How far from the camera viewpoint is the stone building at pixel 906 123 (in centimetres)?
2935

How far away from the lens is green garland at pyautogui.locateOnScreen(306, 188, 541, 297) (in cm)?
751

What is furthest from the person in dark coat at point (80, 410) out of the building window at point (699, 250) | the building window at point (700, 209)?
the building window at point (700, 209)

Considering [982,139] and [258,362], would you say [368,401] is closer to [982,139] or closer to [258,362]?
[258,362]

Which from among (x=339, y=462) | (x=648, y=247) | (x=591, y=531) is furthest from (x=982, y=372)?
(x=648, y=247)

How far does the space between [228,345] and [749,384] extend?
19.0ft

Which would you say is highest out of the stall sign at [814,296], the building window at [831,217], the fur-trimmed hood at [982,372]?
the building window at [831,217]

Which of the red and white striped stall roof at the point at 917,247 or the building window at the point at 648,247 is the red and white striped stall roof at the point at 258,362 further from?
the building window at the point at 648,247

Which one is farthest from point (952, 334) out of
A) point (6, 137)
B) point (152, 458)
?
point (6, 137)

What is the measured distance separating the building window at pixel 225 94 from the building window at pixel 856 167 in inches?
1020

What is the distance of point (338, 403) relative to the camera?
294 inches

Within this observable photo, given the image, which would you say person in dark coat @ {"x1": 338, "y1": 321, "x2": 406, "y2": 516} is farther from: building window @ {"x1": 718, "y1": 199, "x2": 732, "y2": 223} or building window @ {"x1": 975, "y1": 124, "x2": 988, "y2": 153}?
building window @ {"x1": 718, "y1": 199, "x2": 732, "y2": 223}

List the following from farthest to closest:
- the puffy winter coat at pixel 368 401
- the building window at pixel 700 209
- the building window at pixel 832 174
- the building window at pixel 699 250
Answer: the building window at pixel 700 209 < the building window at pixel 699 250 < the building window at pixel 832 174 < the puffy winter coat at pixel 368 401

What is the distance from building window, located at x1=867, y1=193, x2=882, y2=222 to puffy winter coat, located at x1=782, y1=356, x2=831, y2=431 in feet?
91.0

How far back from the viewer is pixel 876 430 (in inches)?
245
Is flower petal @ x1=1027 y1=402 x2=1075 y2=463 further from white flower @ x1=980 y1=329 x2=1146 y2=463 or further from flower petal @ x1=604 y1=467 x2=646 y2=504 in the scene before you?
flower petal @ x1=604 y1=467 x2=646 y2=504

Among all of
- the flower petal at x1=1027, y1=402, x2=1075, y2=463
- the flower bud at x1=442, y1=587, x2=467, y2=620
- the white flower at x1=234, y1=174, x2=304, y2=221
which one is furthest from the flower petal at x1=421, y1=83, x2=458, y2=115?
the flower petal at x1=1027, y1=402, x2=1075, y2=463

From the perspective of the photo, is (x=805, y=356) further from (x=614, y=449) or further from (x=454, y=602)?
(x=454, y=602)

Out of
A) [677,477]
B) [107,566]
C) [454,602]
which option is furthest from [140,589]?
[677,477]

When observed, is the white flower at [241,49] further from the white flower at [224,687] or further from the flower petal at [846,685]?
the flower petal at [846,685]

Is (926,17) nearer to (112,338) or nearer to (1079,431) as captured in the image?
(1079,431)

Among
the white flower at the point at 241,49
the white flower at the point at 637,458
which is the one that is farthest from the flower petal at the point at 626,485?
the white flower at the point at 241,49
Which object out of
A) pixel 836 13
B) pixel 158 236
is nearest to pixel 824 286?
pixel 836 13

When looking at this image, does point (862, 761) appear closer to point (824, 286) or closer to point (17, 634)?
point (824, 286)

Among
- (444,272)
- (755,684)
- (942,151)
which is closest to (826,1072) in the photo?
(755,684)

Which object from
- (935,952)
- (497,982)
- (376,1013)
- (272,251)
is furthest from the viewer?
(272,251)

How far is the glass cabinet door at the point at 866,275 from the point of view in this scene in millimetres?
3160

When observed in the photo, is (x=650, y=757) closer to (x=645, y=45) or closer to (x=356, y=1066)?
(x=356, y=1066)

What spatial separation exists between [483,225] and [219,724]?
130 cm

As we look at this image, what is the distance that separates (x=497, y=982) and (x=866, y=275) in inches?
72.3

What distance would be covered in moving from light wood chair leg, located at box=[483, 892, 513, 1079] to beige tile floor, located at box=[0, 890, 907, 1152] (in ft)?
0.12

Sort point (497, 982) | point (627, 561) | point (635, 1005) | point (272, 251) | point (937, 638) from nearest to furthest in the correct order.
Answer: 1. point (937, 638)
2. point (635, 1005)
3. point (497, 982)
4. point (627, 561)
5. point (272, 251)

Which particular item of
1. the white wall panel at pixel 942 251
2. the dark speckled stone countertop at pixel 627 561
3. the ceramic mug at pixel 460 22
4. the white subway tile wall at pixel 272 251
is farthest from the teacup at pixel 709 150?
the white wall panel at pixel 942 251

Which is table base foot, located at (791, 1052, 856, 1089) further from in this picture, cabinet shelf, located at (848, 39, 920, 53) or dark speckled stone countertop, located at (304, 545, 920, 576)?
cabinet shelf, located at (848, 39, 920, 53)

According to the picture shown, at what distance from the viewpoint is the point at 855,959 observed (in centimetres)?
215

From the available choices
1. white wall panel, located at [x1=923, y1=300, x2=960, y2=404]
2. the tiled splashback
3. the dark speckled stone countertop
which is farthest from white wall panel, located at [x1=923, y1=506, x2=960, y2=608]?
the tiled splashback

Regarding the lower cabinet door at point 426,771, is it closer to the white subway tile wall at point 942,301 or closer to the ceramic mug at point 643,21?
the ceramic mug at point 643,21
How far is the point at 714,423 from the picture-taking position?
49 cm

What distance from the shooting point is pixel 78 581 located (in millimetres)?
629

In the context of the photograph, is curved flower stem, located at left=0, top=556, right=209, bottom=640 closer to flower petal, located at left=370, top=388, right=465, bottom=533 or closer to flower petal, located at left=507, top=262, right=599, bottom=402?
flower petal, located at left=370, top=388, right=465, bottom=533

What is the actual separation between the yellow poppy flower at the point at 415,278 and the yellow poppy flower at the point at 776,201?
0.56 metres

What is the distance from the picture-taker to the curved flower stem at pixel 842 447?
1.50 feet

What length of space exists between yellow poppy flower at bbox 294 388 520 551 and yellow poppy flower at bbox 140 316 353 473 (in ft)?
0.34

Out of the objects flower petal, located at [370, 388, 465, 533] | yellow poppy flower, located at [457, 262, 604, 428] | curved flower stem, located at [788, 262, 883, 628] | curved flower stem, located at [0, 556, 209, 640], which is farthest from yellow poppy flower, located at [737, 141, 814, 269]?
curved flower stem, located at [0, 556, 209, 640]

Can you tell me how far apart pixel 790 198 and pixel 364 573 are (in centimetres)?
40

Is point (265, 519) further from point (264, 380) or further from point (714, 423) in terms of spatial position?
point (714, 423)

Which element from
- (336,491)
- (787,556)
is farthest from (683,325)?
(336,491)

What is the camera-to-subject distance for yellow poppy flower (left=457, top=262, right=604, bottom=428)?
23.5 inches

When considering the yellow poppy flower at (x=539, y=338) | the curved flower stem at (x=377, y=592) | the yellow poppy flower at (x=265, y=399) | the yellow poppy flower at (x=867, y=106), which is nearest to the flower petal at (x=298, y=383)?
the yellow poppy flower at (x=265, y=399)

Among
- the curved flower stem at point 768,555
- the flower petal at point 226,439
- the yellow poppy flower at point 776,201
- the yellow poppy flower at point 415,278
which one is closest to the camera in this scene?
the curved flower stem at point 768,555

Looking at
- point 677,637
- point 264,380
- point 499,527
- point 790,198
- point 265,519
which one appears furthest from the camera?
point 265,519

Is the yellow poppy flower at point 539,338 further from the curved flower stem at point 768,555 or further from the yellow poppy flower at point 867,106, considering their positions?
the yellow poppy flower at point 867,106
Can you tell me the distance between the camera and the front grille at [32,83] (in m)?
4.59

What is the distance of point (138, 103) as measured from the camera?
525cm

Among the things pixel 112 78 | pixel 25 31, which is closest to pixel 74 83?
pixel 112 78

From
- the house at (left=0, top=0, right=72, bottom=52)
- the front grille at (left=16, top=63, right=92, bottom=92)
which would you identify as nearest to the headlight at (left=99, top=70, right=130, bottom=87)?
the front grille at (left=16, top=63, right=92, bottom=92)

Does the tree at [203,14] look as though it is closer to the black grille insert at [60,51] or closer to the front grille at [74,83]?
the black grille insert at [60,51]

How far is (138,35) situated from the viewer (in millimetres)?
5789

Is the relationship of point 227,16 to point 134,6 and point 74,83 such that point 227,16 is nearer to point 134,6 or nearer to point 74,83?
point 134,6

> _What to do_
Nothing but the lines from the one with "Can you tell me the" through the end of the data above should be repeated, each exactly as it stands.

> _Solution for this task_
Can you tell me the distance between the camera and the front grille at [32,83] (in m)?
4.59

What is the distance of point (138, 103) as measured from the camera?
525cm

Among the things pixel 112 78 | pixel 25 31, which is closest to pixel 74 83?
pixel 112 78

From
- the house at (left=0, top=0, right=72, bottom=52)
- the front grille at (left=16, top=63, right=92, bottom=92)
which would you identify as nearest to the headlight at (left=99, top=70, right=130, bottom=87)?
the front grille at (left=16, top=63, right=92, bottom=92)

Does the tree at [203,14] look as though it is closer to the black grille insert at [60,51] or closer to the front grille at [74,83]?
the black grille insert at [60,51]

How far is (138,35) situated from the viewer (in millimetres)?
5789

Is the relationship of point 227,16 to point 134,6 and point 74,83 such that point 227,16 is nearer to point 134,6 or nearer to point 74,83?
point 134,6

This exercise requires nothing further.